During the late 1970s, California's military base sales subsided for two reasons: voters and the Legislature had held the line on the tobacco tax rate, and another tax-exempt source had burst on the scene to replace the bases.
In May 1977, the Chemehuevi Indians began selling tax-exempt cigarettes.[193] They did not agree with the conventional legal interpretation that they could sell tax-free only to members of the tribe and that they had to collect tax from everyone else. Instead, they sold tax-free to everyone and went to court to prevent California from stopping them. During an eight-year legal battle that went to the U.S. Supreme Court, the Chemehuevi and many tribes who imitated them made a fortune selling hundreds of millions of untaxed packs, many bought by organized criminals for resale by their networks.[*], [194]
[193] J.D. Dotson, "Indian Smoke shop Tax Evasion in California," in Presentations at the 1981 Annual Meetings of the Tobacco Tax Section of the National Association of Tax Administrators (Washington, DC: Federation of Tax Administrators, 1981), 28.
[194] For a discussion of this topic see Glenn A. Bystorm, "Collection of the California Cigarette Tax on Indian Reservations," in Presentations at the 1987 Annual Meetings of the Tobacco Tax Section of the National Association of Tax Administrators (Washington, DC: Federation of Tax Administrators, 1987), 14-16.
[*] The legal dispute in this case centered on who was assumed to bear responsibility for the tax.

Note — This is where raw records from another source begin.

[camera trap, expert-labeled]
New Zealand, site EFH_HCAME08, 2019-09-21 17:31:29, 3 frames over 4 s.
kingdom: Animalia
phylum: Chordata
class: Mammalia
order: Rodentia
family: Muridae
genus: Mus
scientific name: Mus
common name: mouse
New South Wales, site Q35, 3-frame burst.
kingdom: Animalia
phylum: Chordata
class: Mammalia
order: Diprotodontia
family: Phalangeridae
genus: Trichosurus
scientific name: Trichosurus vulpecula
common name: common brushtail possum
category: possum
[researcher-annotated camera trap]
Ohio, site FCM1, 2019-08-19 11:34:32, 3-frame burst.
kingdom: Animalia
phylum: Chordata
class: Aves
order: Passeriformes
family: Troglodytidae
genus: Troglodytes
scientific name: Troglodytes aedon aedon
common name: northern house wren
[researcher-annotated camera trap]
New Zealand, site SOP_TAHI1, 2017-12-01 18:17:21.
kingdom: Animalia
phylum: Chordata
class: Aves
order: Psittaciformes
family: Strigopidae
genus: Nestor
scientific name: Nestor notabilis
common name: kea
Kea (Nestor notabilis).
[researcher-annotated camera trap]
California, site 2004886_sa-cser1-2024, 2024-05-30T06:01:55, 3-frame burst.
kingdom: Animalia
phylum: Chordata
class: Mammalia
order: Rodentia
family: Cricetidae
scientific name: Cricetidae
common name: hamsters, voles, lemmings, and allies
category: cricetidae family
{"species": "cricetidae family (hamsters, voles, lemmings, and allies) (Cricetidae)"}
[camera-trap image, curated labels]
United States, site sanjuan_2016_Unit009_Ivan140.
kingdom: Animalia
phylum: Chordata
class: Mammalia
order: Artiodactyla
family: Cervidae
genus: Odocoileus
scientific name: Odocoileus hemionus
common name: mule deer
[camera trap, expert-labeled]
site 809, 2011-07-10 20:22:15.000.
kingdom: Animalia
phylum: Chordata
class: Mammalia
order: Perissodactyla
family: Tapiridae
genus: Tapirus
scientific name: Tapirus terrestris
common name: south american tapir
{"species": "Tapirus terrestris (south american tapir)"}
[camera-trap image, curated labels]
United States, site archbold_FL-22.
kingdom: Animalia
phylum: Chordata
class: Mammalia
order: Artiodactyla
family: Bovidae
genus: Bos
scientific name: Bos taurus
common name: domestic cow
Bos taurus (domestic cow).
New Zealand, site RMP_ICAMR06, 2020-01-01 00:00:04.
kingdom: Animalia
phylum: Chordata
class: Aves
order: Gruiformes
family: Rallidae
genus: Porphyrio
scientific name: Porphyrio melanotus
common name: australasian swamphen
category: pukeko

Initially, a U.S. district court found that the tax fell on the non-Indian buyer of cigarettes, and that the transaction was therefore taxable. A U.S. court of appeals later overturned this ruling on grounds that the tax fell on the tribe and that the transaction was therefore not taxable. The U.S. Supreme Court later overturned this finding and sided with the district court.